SOUND: LITTLE GUYS, BIG PUNCH
Minisystems, in which a CD player, radio, and sometimes even a tape player come in a neat little setup, have always occupied the bottom rung on the stereo ladder. High on convenience, they have been short on style and sound.
No longer. Makers know the tastes and needs of listeners are changing. Consumers want personal systems for offices and homes. Even those who already own home theaters may want a small, stylish unit for the bedroom, den, or vacation home. So makers are introducing ''lifestyle'' products that place form on the same footing as function. Luckily, new technology has bred some stellar sound into these workhorses.
TRENDY. Not that these systems come cheap. The minisystems of yore could be found in superstores for $300 or $400, but the upscale minis are often sold through trendy retailers such as Brookstone Co. or tony direct-mail catalogs at near $2,000.
But for that kind of money you get sound and style aplenty. Most feature multiple-disk CD changers as well as high-quality FM tuners. Some come equipped with auto-reverse tape decks or even the minidisk--which is a smaller version of the CD that can be used for high-quality recordings. With their improved power and components, these upscale minis provide maximum sound.

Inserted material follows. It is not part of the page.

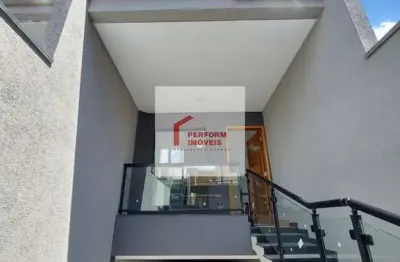 Casa à venda em são paulo-sp, vila granada: 3 quartos, 1 suíte, 1 sala, 2 banheiros, 3 vagas de garagem, 160m² de área. confira!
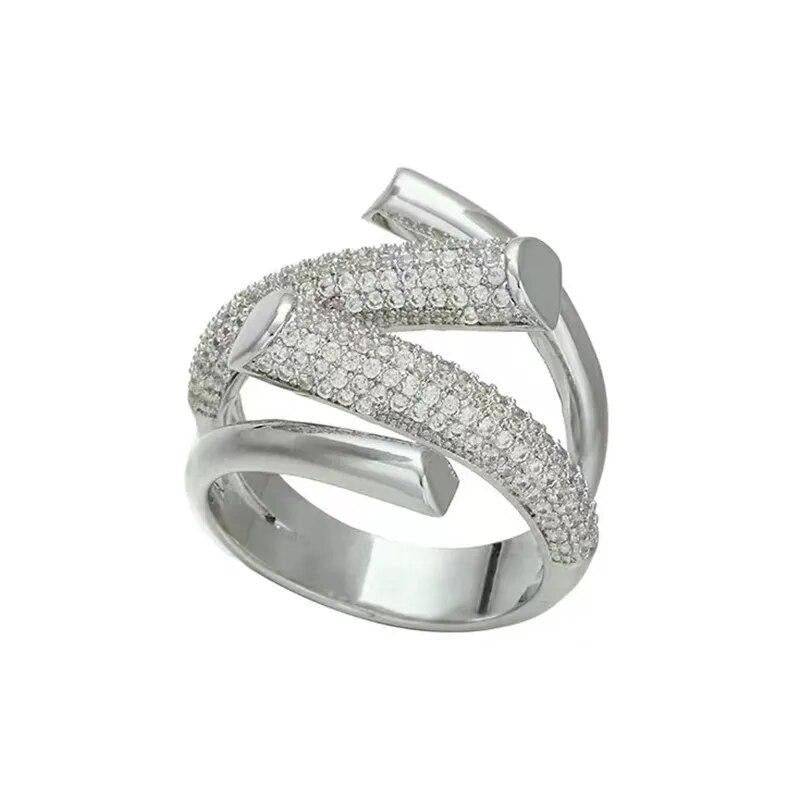 Valin Ring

Most distinctively, though, these systems just plain look good. You won't have to worry about a cheap-looking plastic box sitting atop your teak shelves. Marantz' Arch places the twin speakers at opposite ends of an arching central unit. The CD changer is hidden behind a darkened front panel. All that is visible is a digital clock highlighted by two recessed, incandescent lights. The Arch comes in finishes as exotic as cherry-hued ''California walnut,'' or faux black marble. ''The thinking was to move beyond the traditional black-box approach to stereo,'' says Marantz USA General Manager John McCready.
The unusual shape yielded acoustic benefits. Because of the unit's slender design, placing an amplifier inside was impossible. So amps were placed within each speaker. The result? Dynamic sound that uses its 60- watts per channel to deliver rich bass and clean, crisp treble.

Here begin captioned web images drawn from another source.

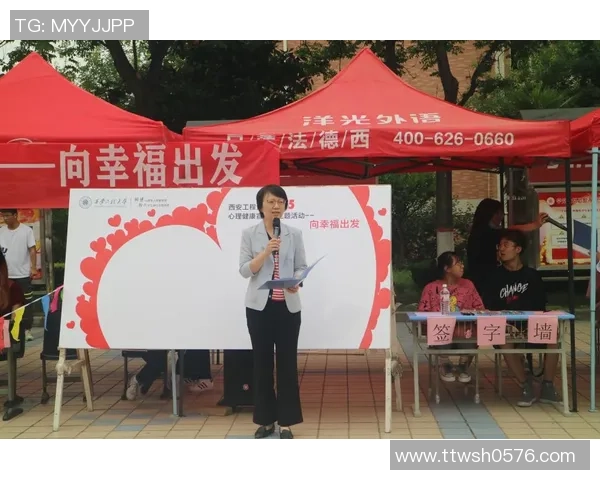 麦乐足球引领青少年足球热潮助力梦想成真与健康成长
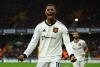 Hasil Wolverhampton Vs Man United: Rashford Pahlawan dari Bangku Cadangan, Setan Merah Menang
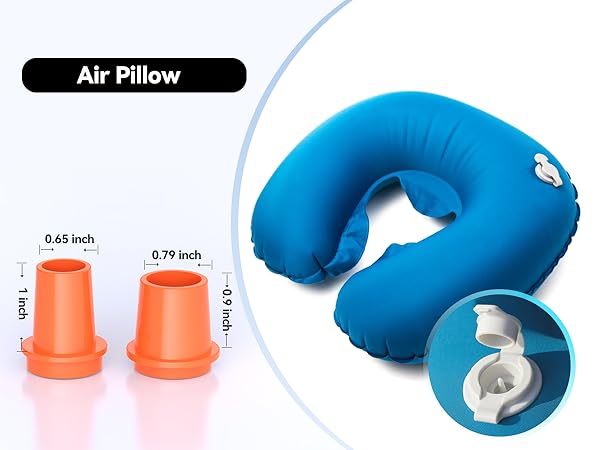 Air Pillow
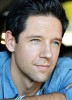 photo Todd Grinnell
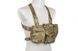 Легке розвантаження тактична тип Chest Rig SIMPLM - Multicam [Emerson] (для страйкболу) EME-18-012918 фото 3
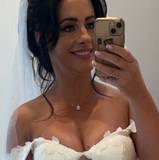 Kirsty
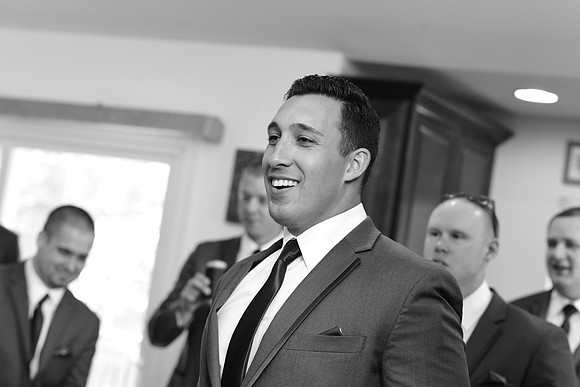 0037SilverImagePhotos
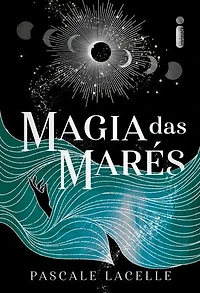 Magia das marés: Deuses afogados - Vol. 1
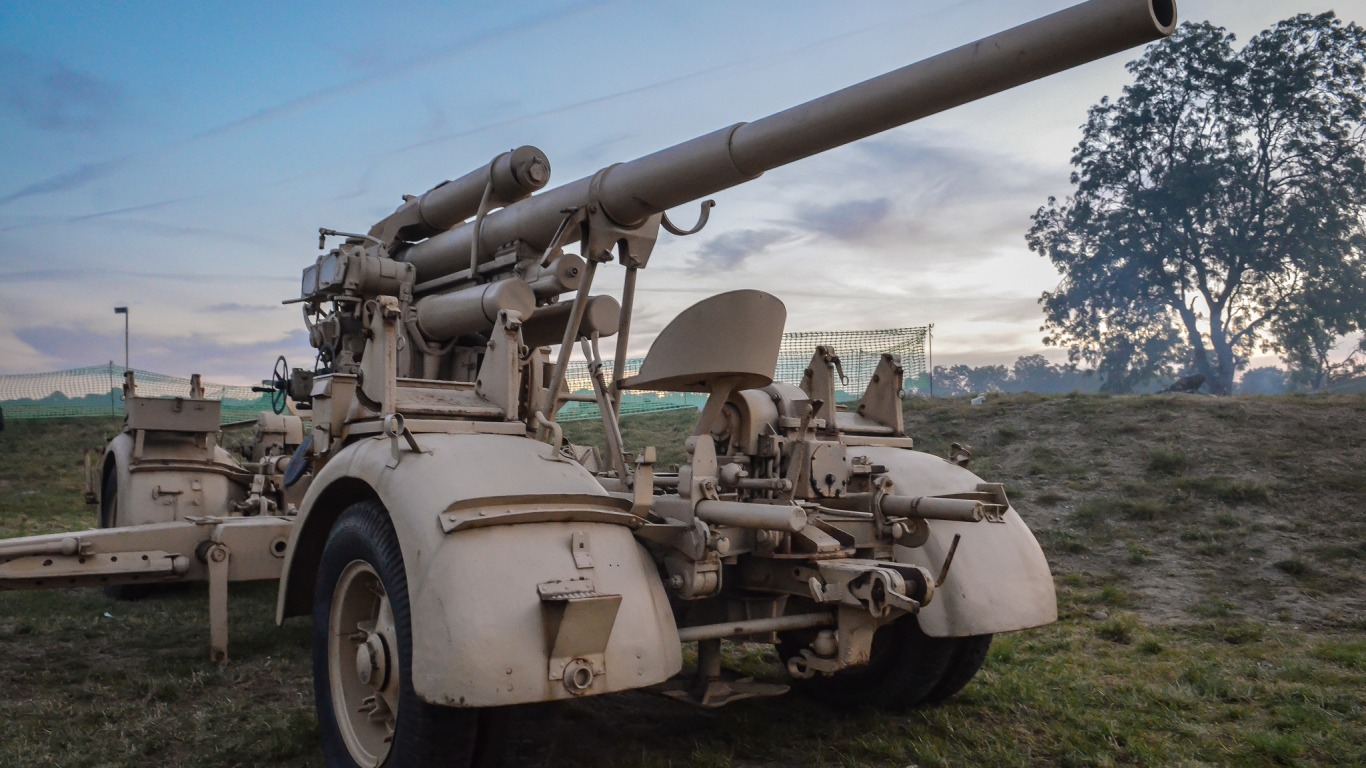 88-mm-zenitnaya-pushka-flak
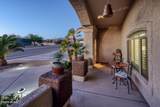 2982 Chemehuevi Blvd - Photo 6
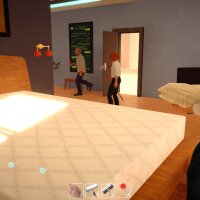 Miami Hotel Simulator Update Download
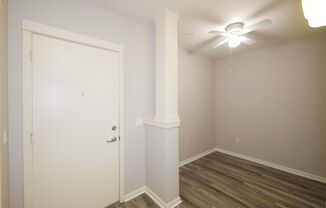 1 bed, 1 bath, $1,995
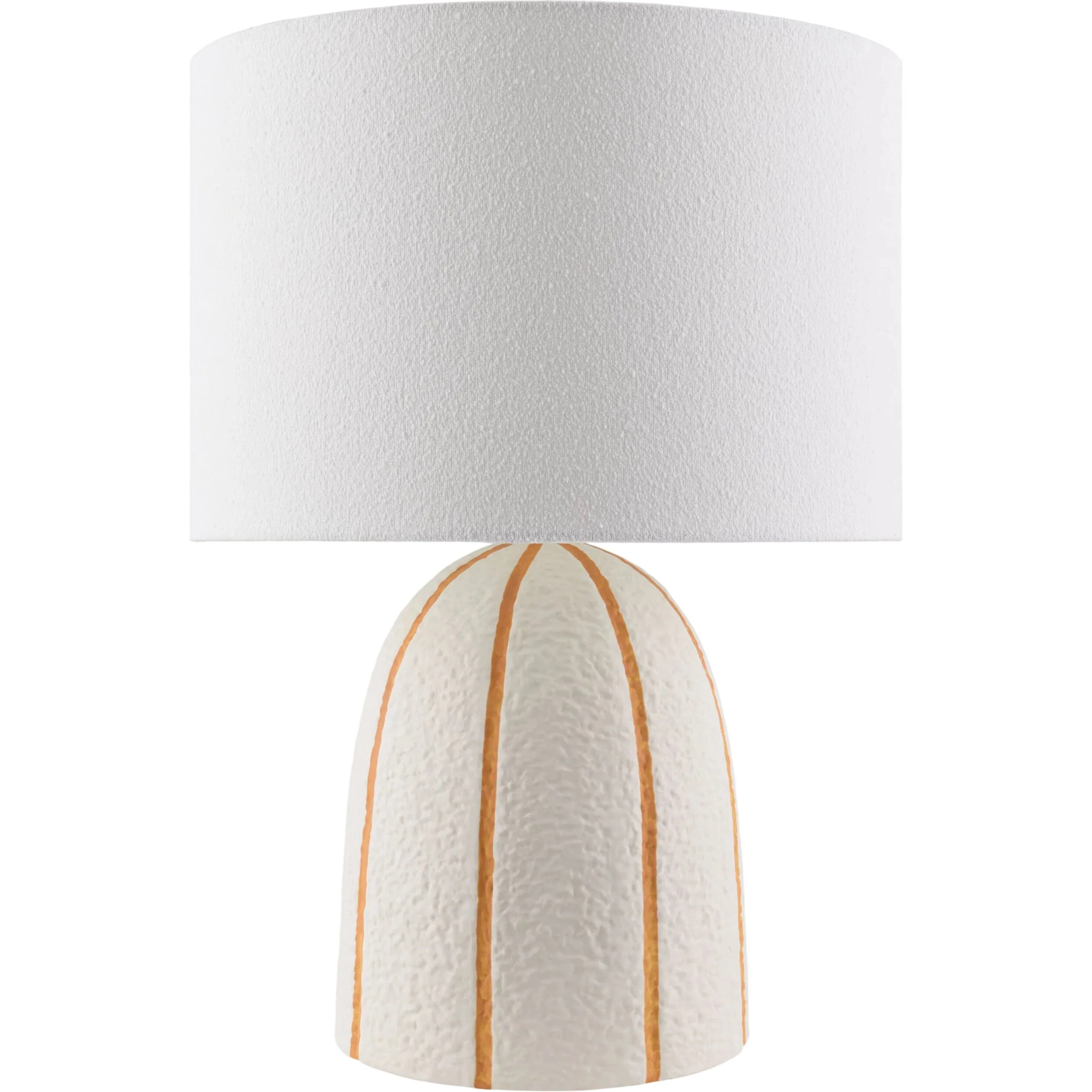 Hombori Accent Table Lamp - Image 2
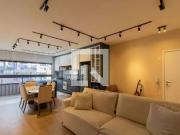 Apartamento para Venda em Guarulhos/SP Vila Augusta 2...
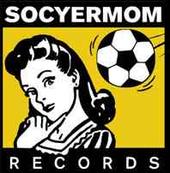 SOCYERMOM RECORDS profile picture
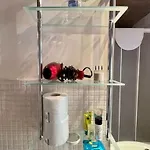Altana - Loft Sulla Citta *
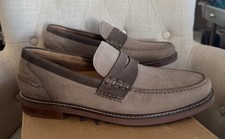 Men cole haan for sale  Las Vegas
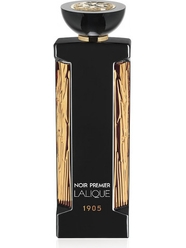 Парфюмерная вода Noir Premier/ Terres Aromatiques, 100 мл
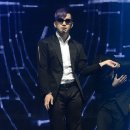지오아트센터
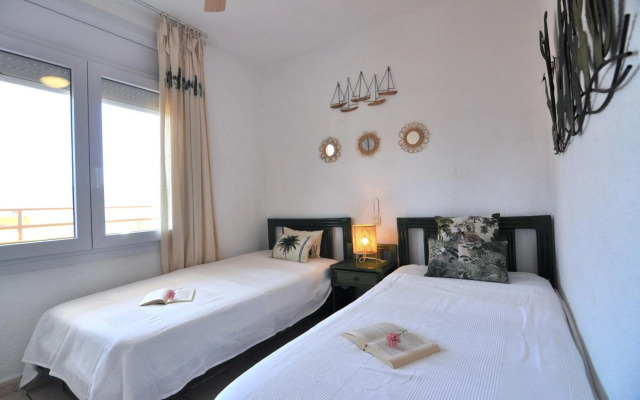 RNET - Rhc 1613 - Roses Costa Brava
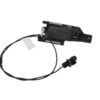 72595X1B00 72595X1B00 MECCANISMO INFERIORE SCHIENALE TOYOTA Rav4 4° Serie diesel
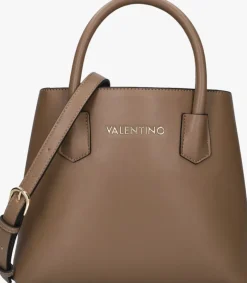 VALENTINO BAGS handtas faith re 05>DAMES Handtassen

Bose Audio, a pioneer of audio technology, takes a different tack. Its all-in-one Acoustic Wave system features a unique internal air chamber in which seven feet of ductwork are folded, allowing sound to interact acoustically with the interior surfaces of the unit. The lightweight unit can be carried easily from room to room. The Wave, available by mail from Bose (800 444-2673), sports a CD player and a sensitive AM/FM radio.
If recording ability is a concern, consider the Sony MJ-L1 or the Denon D-C1. The Sony has the requisite CD player and AM/FM tuner, and Sony's minidisk system--the latest in recording technology. More than an hour of music can be captured on one minidisk about the size of a computer diskette. The minidisk, popular in Europe and Japan, lets you record while the CD player offers just playback. And the Sony's slim, flat styling is more typical of higher-end audio equipment than traditional minisystems.

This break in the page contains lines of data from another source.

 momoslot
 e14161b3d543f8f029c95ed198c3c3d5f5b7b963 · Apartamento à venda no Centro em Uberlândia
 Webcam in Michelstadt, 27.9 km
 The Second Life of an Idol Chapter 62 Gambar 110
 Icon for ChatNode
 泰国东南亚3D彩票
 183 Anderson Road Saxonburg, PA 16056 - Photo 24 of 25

HIGH PRAISE. Denon, a leader in quality CD and radio players, offers the most conventional product. Its D-C1 is a handsome update of traditional black-box minisystems. But Denon uses larger speakers than those found on inexpensive minis. ''There is always going to be some tradeoff in sound quality if the boxes get too physically small,'' says Steven Baker, Denon's vice-president for sales and marketing. The D-C1 features a 6-disk CD changer as well as an auto-reverse cassette tape. With the minimal power of 15-watts per channel, Denon manages to project a robust sound that has won accolades from European hi-fi magazines.
When it comes to minisystems, audio and aesthetics are no longer mutually exclusive. You will pay more, but these units are as easy on the eyes as they are on the ears.